▶ **Assignment**: Nothing outside the range below should be printed. Output exactly the lines from the line with "Honda of Texoma" to the line with "Support at Home Program Explained", both included.

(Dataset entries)
*** Begin section ***
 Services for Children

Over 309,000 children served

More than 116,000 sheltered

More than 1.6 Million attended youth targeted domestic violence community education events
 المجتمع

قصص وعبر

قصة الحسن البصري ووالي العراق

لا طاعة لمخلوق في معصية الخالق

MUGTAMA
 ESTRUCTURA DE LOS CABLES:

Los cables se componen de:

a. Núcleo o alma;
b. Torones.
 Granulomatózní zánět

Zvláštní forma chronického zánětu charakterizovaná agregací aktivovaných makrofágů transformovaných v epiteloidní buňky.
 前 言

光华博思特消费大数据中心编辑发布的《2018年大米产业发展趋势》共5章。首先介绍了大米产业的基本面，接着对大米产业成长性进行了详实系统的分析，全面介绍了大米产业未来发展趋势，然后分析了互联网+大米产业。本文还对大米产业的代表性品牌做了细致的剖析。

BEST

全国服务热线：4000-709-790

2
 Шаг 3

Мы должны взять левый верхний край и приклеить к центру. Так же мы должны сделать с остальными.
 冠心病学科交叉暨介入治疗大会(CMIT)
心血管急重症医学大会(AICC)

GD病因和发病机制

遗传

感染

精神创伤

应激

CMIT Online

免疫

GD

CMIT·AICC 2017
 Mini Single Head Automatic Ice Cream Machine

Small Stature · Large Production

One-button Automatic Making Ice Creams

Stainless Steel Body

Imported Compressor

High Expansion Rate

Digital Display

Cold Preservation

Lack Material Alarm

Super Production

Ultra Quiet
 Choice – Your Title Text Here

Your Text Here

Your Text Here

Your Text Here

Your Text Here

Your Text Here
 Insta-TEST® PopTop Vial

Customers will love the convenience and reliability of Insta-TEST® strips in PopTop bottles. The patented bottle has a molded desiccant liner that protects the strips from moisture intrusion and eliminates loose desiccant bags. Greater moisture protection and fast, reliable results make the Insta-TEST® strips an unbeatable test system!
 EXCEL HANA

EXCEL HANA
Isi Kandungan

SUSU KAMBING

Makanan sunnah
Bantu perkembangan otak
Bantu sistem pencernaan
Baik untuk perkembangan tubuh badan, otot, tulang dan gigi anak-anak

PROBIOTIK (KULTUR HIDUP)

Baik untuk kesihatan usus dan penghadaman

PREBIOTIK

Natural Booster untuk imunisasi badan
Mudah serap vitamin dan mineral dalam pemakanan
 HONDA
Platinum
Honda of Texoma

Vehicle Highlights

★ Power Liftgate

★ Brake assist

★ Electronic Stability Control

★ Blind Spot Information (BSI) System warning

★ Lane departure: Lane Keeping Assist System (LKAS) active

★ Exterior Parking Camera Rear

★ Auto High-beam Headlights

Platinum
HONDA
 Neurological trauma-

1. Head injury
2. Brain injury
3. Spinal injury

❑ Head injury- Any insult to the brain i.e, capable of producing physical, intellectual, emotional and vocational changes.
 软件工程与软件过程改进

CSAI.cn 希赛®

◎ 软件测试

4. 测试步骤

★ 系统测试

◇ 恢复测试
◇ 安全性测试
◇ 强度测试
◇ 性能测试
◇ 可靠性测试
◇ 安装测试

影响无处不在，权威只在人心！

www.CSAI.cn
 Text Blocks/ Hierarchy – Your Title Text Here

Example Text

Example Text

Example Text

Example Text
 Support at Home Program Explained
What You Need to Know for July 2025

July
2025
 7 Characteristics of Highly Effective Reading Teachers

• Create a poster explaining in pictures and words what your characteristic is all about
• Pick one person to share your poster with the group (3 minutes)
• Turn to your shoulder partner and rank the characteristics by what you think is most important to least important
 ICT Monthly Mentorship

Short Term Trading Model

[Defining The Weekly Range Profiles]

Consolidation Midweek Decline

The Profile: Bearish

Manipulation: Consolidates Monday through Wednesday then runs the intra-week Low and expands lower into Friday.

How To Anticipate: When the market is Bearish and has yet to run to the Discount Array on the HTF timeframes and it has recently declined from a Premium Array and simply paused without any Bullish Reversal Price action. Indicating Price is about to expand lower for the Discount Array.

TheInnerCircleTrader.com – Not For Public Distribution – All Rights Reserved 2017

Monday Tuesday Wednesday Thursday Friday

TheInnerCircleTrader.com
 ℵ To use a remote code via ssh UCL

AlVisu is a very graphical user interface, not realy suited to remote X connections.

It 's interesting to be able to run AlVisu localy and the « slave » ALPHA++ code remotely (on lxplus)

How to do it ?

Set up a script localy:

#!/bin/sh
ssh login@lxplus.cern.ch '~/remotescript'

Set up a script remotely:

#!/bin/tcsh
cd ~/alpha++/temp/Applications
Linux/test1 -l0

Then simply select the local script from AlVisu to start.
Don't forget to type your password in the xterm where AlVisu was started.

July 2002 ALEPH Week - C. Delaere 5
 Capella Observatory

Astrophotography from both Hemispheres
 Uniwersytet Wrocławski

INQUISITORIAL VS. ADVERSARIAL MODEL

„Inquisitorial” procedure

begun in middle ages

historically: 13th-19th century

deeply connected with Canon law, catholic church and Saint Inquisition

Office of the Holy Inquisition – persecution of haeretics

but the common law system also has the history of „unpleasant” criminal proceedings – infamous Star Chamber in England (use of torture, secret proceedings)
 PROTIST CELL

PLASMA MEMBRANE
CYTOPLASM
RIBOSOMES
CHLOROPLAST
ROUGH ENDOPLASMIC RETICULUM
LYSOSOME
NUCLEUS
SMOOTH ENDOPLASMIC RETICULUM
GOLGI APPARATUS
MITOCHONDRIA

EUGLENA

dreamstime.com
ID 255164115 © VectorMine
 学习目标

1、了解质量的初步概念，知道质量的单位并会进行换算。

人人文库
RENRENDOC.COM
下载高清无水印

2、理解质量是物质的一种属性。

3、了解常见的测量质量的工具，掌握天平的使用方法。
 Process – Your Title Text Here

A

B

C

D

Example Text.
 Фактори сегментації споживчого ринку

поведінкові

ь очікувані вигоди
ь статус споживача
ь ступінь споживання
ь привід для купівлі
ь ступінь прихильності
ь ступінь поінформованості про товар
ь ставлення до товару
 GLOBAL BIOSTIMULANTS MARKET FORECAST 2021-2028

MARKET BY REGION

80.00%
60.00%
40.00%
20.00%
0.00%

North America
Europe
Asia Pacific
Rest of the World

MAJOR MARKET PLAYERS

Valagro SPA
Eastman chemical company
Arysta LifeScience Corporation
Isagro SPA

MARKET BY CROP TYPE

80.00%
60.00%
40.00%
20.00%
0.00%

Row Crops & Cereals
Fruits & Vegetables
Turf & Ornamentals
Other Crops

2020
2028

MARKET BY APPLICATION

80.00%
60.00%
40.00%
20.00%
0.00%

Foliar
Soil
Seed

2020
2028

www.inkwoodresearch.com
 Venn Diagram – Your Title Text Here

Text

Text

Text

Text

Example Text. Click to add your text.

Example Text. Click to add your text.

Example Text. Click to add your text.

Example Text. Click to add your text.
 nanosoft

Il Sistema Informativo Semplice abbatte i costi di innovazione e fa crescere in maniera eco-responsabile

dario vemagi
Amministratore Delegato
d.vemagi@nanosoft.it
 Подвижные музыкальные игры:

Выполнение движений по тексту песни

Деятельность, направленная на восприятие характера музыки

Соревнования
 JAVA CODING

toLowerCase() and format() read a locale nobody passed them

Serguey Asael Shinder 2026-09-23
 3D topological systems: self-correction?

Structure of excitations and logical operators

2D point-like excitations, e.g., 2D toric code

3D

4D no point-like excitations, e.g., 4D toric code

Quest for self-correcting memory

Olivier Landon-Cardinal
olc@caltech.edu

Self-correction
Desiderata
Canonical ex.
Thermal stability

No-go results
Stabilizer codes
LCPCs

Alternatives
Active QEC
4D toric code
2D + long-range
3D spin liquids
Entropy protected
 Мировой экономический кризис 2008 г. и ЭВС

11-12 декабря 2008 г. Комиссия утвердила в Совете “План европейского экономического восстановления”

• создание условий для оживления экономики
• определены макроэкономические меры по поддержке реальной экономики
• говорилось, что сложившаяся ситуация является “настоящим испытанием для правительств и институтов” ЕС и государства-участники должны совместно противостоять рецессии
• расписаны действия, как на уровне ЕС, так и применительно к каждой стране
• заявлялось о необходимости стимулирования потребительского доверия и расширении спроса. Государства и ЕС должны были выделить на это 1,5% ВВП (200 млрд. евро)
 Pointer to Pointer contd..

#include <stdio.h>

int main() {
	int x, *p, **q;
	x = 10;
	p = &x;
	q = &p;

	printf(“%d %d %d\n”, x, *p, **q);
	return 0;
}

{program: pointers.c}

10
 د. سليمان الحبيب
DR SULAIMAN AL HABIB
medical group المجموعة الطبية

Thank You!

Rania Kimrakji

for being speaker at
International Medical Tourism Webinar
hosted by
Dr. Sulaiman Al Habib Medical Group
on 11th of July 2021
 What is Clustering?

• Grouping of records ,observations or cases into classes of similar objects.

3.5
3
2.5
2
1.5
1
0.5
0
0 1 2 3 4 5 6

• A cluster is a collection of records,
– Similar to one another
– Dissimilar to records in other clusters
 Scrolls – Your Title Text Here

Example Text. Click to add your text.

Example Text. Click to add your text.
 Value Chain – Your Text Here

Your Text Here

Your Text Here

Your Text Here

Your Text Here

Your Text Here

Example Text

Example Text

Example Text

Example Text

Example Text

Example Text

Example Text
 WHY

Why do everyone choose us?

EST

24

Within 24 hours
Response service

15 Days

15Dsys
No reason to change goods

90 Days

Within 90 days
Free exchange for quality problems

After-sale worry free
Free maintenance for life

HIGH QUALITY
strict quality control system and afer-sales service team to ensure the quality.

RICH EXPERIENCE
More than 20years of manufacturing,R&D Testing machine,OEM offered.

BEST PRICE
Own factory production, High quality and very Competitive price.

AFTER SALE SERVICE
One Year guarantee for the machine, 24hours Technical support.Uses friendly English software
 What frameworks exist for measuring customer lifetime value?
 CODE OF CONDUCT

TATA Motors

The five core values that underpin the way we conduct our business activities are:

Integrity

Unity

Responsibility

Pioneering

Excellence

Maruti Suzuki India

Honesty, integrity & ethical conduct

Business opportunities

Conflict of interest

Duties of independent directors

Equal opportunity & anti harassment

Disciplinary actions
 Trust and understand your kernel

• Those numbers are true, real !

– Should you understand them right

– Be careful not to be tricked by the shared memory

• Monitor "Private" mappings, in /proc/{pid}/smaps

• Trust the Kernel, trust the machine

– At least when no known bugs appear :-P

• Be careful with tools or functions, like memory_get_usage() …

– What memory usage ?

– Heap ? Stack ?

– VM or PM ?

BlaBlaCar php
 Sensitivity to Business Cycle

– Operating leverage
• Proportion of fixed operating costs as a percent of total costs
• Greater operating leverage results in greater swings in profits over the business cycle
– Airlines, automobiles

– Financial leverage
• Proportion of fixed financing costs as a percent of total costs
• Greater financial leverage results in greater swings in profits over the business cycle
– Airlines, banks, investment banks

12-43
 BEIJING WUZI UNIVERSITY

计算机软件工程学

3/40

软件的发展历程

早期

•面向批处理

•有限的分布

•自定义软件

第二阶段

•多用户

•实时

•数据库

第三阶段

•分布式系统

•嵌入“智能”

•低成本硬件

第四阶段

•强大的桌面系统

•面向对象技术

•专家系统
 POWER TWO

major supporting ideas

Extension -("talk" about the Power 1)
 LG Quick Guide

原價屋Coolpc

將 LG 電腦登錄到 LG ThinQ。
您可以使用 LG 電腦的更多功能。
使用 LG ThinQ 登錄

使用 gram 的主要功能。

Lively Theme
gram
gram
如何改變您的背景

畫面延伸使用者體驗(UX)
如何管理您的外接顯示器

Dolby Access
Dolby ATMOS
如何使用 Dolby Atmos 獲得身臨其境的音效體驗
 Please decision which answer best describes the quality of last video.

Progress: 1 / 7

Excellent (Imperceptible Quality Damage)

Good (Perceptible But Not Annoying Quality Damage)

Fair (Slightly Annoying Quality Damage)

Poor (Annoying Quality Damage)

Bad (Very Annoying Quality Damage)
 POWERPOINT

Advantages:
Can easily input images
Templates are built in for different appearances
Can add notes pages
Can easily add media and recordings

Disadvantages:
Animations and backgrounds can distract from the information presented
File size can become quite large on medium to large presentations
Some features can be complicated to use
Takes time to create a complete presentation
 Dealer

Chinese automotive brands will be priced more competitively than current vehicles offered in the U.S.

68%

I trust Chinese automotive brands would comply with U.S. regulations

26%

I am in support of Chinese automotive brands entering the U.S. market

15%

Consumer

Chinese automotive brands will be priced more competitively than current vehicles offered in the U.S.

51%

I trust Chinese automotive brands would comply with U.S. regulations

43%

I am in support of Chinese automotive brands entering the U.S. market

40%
*** End section ***
▶ **Answer to this task**:
Honda of Texoma

Vehicle Highlights

★ Power Liftgate

★ Brake assist

★ Electronic Stability Control

★ Blind Spot Information (BSI) System warning

★ Lane departure: Lane Keeping Assist System (LKAS) active

★ Exterior Parking Camera Rear

★ Auto High-beam Headlights

Platinum
HONDA
 Neurological trauma-

1. Head injury
2. Brain injury
3. Spinal injury

❑ Head injury- Any insult to the brain i.e, capable of producing physical, intellectual, emotional and vocational changes.
 软件工程与软件过程改进

CSAI.cn 希赛®

◎ 软件测试

4. 测试步骤

★ 系统测试

◇ 恢复测试
◇ 安全性测试
◇ 强度测试
◇ 性能测试
◇ 可靠性测试
◇ 安装测试

影响无处不在，权威只在人心！

www.CSAI.cn
 Text Blocks/ Hierarchy – Your Title Text Here

Example Text

Example Text

Example Text

Example Text
 Support at Home Program Explained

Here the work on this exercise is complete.